*** Opening of Data listing ***

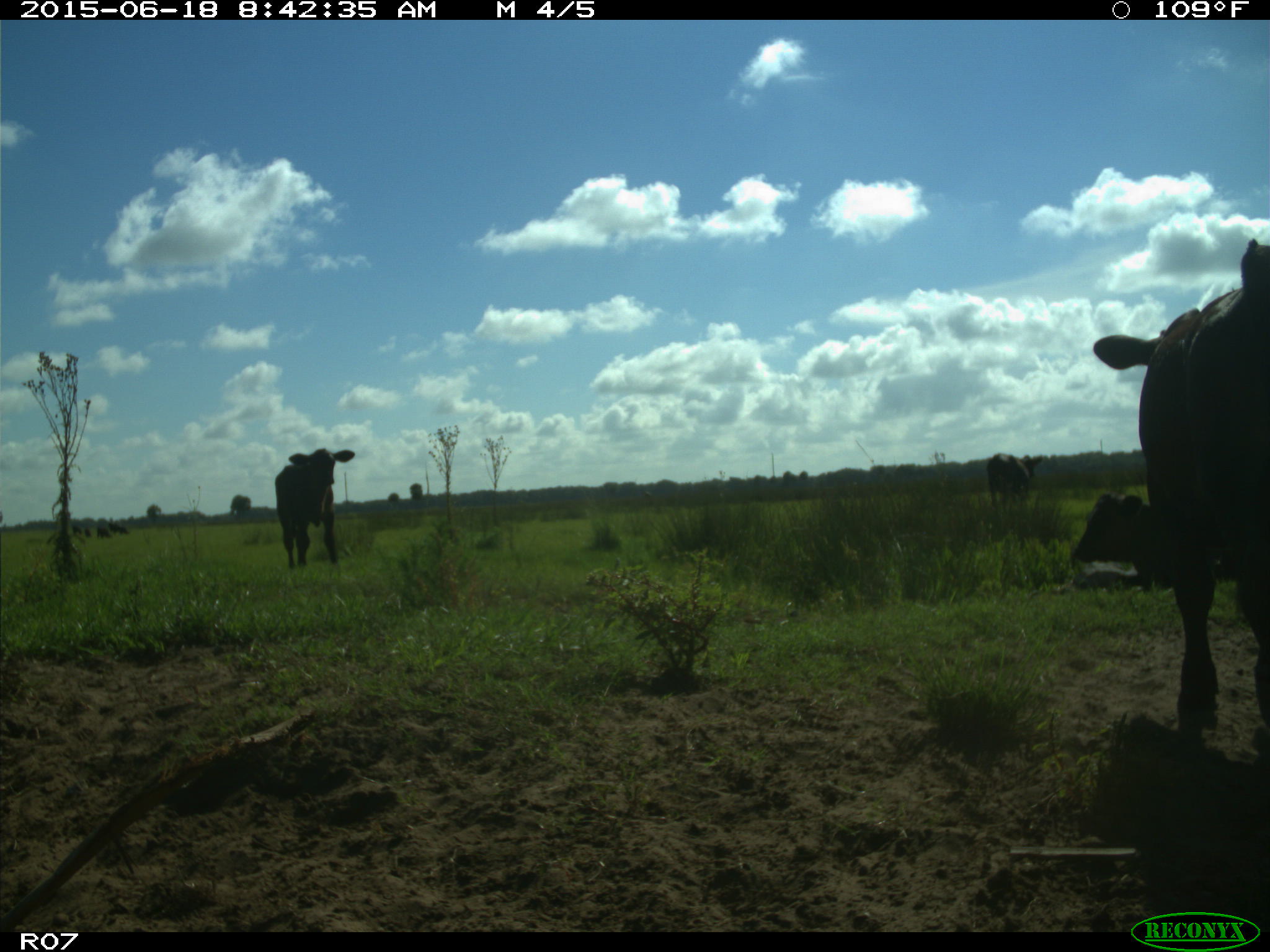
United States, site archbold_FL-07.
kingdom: Animalia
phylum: Chordata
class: Mammalia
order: Artiodactyla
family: Bovidae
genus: Bos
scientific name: Bos taurus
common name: domestic cow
Bos taurus (domestic cow).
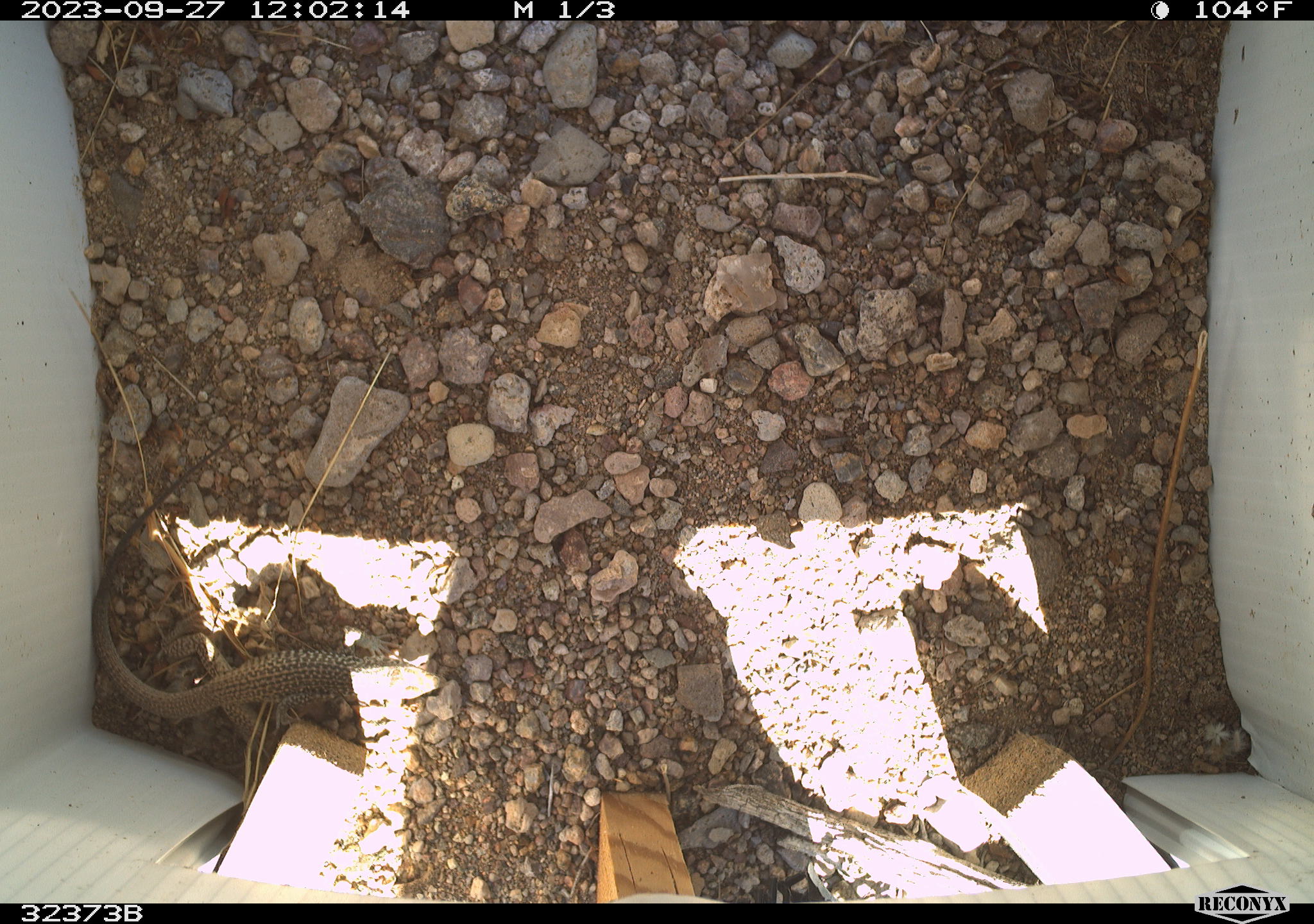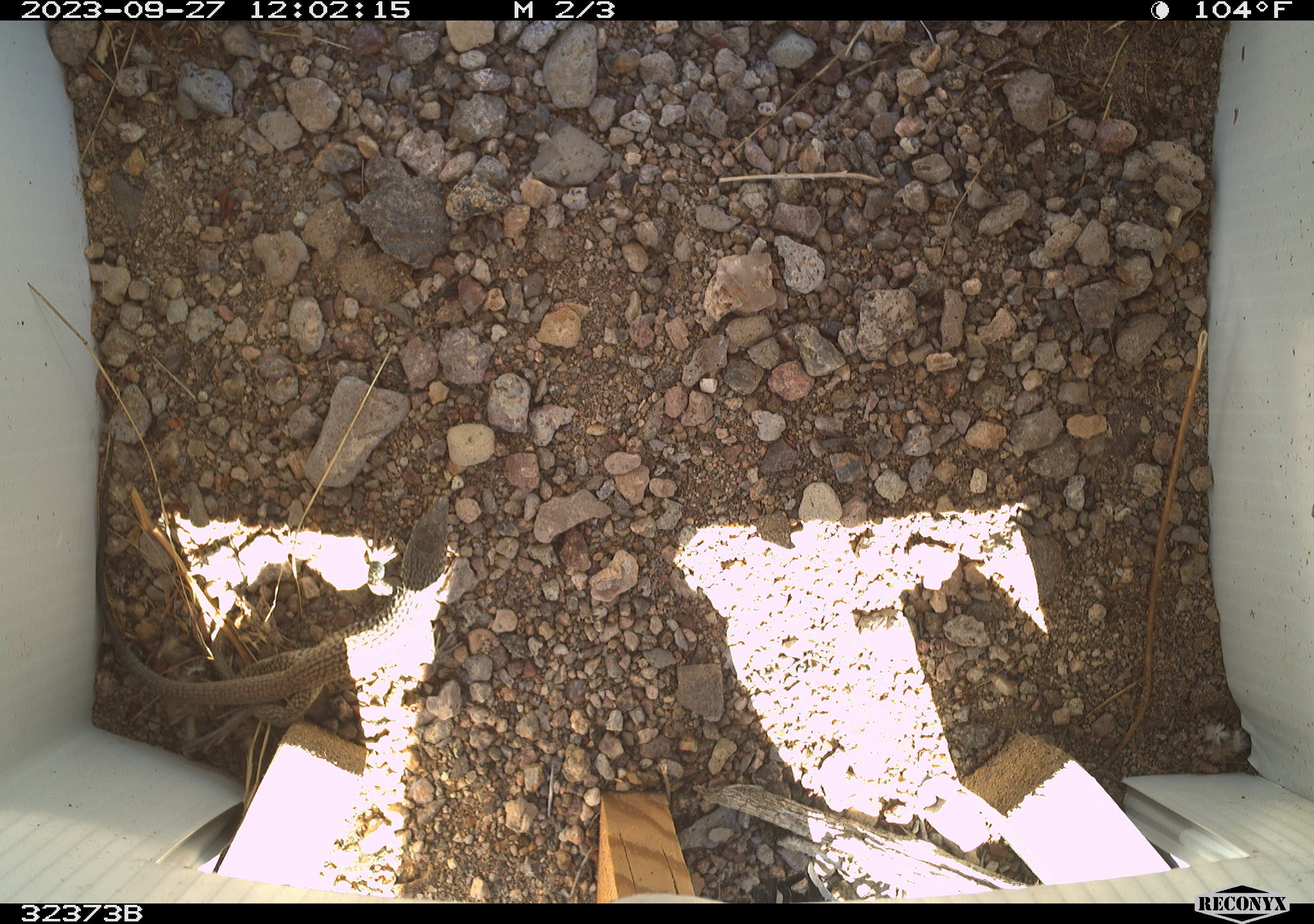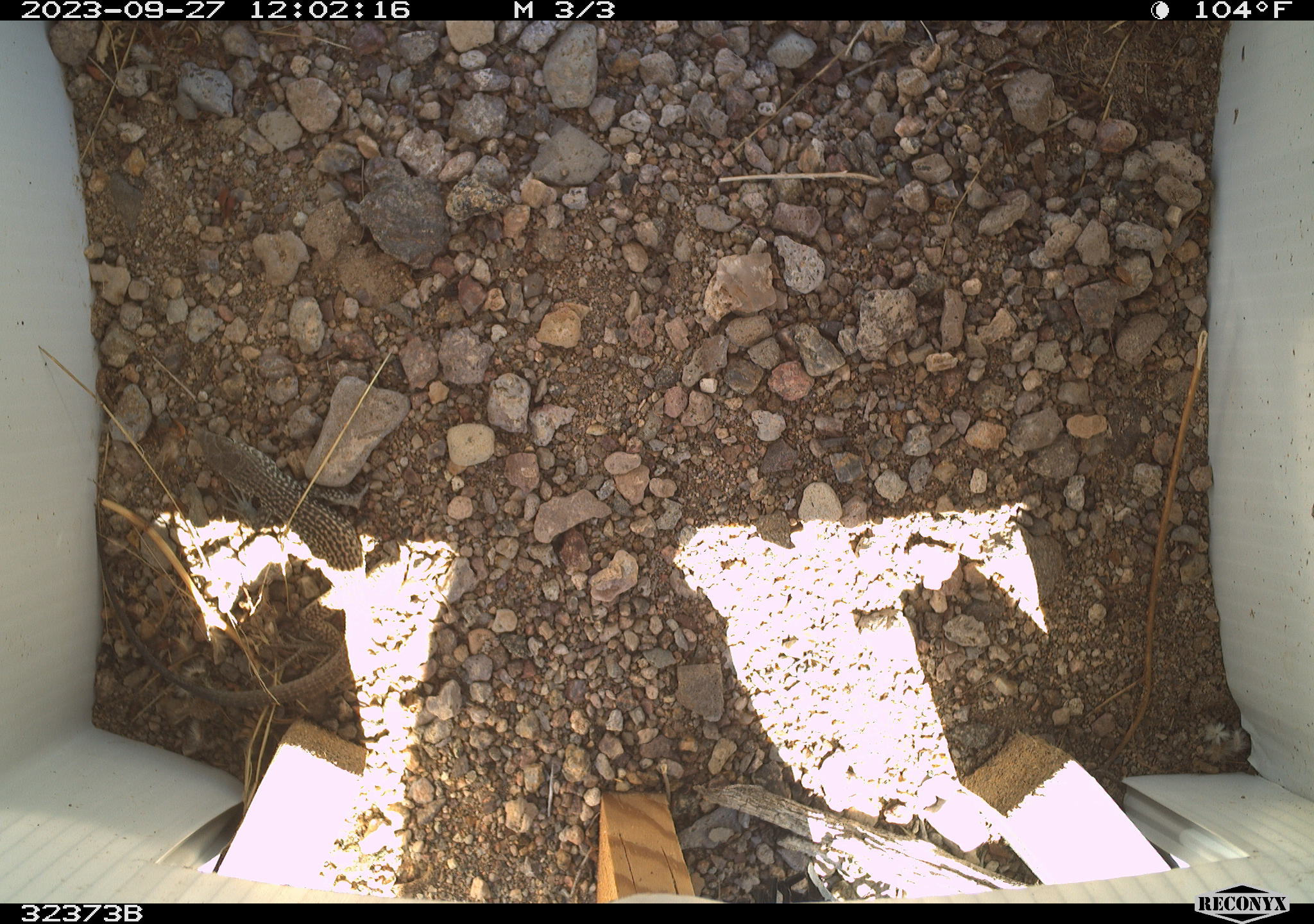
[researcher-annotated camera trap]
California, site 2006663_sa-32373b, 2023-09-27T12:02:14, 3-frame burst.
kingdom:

*** Close of Data listing ***

Problem to solve
Write the records out again exactly; none of the pictures belong in the copy.

Task solution
United States, site archbold_FL-07.
kingdom: Animalia
phylum: Chordata
class: Mammalia
order: Artiodactyla
family: Bovidae
genus: Bos
scientific name: Bos taurus
common name: domestic cow
Bos taurus (domestic cow).
[researcher-annotated camera trap]
California, site 2006663_sa-32373b, 2023-09-27T12:02:14, 3-frame burst.
kingdom:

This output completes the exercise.